As an entrepreneur, you may not consider yourself to be as number savvy as a commerce graduate, however having an elementary knowledge of financial ratio analysis in your arsenal can only be of benefit.
Financial ratio analysis is often used by investors and financial institutions to obtain an umbrella indication of an entity’s financial performance in key areas. One of these areas being short term solvency or liquidity, which will be the focus of this piece.
Liquidity Ratios (i.e. The Theory)
The current ratio (aka the working capital ratio) is a metric used to measure liquidity, it is defined as a company’s current assets divided by it’s current liabilities. To fully understand this ratio one needs to know what current assets and liabilities are. As the word suggests, current assets and liabilities are those items that in the case of assets can be converted into cash within 12 months, e.g. accounts receivable, cash and cash equivalents and inventory, and in the case of liabilities are payable within 12 months, e.g. accounts payable, income tax liability and short term portion of long term borrowings.
Being the sagacious ladies that you are, you’re probably thinking that inventory is in some instances somewhat illiquid and cannot be easily converted into cash within 12 months. The quick ratio (aka acid test ratio) recognizes this and attempts to measure the ability of an entity to meet it’s obligations relying on more liquid assets. This ratio is calculated by dividing current assets less inventories by current liabilities.
A general rule of thumb for the current ratio is 2 to 1 (written 2:1) and for the quick ratio 1:1. A comparatively low ratio may mean that your company may have difficulty meeting your obligations and is unable to take advantage of opportunities that require cash; on the contraposition a comparatively high ratio is a possible indicator that your capital is being underutilized and you are hoarding assets that aren’t strictly necessary.
Ways to Improve Liquidity
There are two rather self explanatory ways to improve these ratios being managing your current liabilities better or increasing your current asset base, however do keep in mind that merely taking cash (current asset) to settle a creditor (current liability) keeps this ratio unchanged.

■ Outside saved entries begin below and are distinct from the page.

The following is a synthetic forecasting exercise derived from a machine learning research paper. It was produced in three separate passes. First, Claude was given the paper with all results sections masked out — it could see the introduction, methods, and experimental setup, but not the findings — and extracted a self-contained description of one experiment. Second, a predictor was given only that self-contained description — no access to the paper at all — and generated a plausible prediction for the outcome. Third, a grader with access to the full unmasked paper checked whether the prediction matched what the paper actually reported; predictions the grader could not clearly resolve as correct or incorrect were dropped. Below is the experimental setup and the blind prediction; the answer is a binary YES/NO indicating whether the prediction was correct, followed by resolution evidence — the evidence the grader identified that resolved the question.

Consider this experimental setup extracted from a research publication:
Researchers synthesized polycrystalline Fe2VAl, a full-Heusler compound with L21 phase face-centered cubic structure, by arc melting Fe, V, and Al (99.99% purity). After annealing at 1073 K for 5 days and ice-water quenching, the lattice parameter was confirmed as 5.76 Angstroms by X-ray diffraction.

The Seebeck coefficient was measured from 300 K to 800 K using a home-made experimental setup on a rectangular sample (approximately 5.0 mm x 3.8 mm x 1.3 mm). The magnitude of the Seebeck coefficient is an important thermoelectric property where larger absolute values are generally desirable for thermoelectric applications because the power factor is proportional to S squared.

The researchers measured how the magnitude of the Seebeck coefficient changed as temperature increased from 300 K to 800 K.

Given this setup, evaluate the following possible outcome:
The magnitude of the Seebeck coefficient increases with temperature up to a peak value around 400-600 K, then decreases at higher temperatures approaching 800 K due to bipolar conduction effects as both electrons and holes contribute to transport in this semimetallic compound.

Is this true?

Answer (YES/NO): NO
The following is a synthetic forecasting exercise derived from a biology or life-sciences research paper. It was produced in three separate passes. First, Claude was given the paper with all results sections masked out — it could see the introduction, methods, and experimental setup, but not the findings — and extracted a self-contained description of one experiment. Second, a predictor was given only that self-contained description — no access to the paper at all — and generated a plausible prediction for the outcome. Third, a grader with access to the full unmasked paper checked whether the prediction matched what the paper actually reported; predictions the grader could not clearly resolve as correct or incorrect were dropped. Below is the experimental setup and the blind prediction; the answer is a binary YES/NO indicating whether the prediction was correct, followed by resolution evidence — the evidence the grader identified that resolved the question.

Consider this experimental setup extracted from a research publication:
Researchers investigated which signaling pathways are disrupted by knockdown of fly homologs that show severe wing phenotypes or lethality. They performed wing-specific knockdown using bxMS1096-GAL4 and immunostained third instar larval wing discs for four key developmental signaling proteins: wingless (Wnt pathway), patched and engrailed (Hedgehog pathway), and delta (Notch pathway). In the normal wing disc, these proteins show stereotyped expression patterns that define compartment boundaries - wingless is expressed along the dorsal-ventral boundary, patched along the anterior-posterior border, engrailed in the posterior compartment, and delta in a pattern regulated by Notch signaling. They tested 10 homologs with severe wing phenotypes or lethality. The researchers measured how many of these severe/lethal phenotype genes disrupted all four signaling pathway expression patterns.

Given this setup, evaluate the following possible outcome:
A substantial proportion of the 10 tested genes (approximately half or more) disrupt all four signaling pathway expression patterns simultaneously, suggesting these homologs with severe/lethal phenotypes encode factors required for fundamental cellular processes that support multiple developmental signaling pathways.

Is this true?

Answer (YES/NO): YES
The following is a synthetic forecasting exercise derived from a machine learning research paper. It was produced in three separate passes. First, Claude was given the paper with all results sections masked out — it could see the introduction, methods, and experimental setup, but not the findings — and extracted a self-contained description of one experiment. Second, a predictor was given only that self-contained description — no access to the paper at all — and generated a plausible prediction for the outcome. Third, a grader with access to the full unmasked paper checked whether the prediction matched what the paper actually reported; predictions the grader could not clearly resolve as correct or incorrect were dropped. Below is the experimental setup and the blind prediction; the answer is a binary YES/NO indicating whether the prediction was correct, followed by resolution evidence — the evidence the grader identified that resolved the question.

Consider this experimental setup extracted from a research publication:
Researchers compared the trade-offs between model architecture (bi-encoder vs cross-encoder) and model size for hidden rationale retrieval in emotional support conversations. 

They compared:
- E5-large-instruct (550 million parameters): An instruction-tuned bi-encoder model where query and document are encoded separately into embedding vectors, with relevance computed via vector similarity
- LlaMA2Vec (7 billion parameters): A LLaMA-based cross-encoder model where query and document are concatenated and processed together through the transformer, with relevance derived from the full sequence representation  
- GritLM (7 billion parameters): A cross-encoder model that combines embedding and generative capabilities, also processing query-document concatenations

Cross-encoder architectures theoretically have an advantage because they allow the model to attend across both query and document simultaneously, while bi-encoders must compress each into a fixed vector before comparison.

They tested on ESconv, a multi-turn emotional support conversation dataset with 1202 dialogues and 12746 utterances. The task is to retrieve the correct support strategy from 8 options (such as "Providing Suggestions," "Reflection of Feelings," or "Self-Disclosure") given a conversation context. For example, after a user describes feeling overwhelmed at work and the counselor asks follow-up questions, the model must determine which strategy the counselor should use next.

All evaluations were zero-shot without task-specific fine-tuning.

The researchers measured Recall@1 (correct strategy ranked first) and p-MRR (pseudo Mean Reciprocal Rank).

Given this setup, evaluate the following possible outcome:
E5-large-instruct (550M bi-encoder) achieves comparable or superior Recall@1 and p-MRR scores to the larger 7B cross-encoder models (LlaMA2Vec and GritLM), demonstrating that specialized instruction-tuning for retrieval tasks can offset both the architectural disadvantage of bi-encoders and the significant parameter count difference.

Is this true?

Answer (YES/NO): YES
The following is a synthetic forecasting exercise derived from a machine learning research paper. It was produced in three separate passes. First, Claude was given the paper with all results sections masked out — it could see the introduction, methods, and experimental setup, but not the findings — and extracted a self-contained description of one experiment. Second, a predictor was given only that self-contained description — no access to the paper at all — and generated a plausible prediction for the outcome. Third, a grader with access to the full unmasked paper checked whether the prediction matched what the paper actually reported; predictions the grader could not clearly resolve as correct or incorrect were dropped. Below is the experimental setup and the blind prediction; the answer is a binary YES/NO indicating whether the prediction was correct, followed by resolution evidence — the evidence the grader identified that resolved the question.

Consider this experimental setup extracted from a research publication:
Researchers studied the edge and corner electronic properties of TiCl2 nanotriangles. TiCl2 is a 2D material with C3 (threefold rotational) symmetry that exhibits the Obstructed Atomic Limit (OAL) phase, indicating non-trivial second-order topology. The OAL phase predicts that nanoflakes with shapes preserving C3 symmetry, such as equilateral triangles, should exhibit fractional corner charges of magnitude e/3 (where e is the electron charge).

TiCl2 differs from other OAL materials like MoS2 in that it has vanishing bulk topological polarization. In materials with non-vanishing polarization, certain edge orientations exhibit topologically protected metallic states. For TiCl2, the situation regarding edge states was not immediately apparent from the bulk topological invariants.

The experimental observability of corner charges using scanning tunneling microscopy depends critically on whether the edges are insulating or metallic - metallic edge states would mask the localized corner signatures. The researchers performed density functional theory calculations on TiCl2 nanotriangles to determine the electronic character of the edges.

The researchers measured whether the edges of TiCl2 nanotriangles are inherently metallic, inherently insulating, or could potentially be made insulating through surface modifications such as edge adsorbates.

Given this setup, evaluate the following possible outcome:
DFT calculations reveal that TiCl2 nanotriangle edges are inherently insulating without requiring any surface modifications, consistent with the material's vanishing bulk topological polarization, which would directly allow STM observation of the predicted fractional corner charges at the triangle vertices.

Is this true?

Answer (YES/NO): NO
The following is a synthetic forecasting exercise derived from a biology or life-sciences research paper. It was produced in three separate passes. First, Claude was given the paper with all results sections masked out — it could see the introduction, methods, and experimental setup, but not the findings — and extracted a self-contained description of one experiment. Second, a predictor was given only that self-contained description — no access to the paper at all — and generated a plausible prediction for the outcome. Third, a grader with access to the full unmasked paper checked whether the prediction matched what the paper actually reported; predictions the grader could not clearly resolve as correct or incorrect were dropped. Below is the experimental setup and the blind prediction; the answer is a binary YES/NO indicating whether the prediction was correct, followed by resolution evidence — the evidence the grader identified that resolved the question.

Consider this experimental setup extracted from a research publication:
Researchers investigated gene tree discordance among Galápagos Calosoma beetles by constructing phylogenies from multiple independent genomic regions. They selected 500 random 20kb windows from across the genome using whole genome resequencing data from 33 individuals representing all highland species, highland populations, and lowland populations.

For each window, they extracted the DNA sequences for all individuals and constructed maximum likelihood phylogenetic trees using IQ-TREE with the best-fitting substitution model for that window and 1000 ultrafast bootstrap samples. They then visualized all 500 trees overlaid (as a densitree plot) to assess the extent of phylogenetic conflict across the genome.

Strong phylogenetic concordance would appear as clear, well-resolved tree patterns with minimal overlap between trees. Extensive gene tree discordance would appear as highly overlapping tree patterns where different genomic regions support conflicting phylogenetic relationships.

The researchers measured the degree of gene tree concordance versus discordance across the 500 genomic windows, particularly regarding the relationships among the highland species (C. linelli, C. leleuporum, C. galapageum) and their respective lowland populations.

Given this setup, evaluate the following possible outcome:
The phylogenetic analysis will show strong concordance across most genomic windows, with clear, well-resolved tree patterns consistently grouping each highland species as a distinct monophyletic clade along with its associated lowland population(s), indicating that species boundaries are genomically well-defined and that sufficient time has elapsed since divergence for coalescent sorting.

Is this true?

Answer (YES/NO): NO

One of the goals is to generate cash, accounts receivables or inventory without having to spend cash or finance them with current liabilities (debt or payables), improved liquidity can be achieved through:
- Better accounts receivable management, e.g. invoicing sales daily, maintaining an age analysis and following up on outstanding debtors regularly, offering early settlement discounts in order to encourage debtors to pay and performing a credit check on new non cash customers in order to avoid bad debts;
- Sell slow moving inventory through a clearance sale;
- Service based companies e.g. accountants, lawyers, marketers, etc, work with clients on a project by project basis - look for ways to convert some of these clients to a retainer relationship where you are remunerated a set amount per a month;
- Revisit your pricing to ensure that the effects of rising costs have been considered and incorporated into your pricing model;
- Review your insurance, phone and other contract based costs annually to ensure you’re getting the maximum benefit out of your money;
- Save money on general expenses through forming a co op and buying supplies, e.g. stationery in bulk in order to take advantage of bulk discounts and then divvying them up amongst the members of the co op;
- Leverage your accounts payable and try to delay supplier payments for as long as possible (within the agreed credit terms.)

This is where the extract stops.